>> START MATERIAL TO PROCESS
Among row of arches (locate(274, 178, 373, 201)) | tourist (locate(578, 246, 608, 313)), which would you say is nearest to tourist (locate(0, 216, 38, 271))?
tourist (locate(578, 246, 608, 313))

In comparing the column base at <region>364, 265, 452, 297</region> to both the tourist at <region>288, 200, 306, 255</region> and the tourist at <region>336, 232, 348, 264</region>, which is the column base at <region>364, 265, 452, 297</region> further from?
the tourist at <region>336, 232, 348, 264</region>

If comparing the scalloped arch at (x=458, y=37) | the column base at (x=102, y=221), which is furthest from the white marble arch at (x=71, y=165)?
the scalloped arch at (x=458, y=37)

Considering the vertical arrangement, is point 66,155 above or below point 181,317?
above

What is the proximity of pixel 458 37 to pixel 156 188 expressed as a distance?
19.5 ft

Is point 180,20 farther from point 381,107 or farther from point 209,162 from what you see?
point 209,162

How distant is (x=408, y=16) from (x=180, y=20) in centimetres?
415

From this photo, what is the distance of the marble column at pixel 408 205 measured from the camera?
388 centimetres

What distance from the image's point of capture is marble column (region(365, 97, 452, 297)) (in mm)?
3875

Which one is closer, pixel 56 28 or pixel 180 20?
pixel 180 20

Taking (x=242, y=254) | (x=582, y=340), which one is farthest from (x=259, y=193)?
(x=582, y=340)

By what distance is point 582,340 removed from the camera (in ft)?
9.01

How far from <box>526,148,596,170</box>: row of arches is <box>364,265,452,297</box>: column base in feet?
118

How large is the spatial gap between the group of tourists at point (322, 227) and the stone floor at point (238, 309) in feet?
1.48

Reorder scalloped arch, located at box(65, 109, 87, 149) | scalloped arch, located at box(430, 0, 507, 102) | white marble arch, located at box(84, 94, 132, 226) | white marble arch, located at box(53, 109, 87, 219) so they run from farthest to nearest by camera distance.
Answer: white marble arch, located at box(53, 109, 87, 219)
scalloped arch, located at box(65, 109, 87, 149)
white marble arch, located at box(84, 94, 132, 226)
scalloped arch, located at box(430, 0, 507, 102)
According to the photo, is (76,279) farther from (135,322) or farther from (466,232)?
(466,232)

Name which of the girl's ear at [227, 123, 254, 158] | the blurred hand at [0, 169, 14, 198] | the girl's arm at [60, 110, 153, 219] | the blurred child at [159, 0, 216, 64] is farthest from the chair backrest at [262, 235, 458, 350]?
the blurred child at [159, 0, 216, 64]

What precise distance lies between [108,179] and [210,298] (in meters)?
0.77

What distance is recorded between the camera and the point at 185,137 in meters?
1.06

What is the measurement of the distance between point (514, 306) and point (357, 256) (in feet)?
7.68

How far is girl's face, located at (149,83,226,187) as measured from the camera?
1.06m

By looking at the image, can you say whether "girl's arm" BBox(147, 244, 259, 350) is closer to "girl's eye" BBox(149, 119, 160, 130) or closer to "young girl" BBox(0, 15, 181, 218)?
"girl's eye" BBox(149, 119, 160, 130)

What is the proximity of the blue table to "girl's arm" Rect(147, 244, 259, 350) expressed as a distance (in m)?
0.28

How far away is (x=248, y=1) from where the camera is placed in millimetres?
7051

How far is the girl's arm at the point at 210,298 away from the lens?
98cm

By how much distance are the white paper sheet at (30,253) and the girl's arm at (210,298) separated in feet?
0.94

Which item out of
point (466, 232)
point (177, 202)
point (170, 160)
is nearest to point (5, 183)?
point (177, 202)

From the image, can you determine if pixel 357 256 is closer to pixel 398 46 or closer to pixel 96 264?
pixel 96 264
>> END MATERIAL TO PROCESS
WHAT YOU SHOULD DO ▸ Recast the rows above as a Markdown table with the columns Entry and Text, numbering each line. Start at the line with "How far away" and go up to and including the last line of the rows, leaving out blank lines.

EXERCISE RESULT ▸
| Entry | Text |
|---|---|
| 1 | How far away is (x=248, y=1) from where the camera is placed in millimetres? |
| 2 | 7051 |
| 3 | How far is the girl's arm at the point at 210,298 away from the lens? |
| 4 | 98cm |
| 5 | By how much distance are the white paper sheet at (30,253) and the girl's arm at (210,298) separated in feet? |
| 6 | 0.94 |
| 7 | Which item out of |
| 8 | point (466, 232) |
| 9 | point (177, 202) |
| 10 | point (170, 160) |
| 11 | is nearest to point (5, 183)? |
| 12 | point (177, 202) |
| 13 | From the image, can you determine if pixel 357 256 is closer to pixel 398 46 or closer to pixel 96 264? |
| 14 | pixel 96 264 |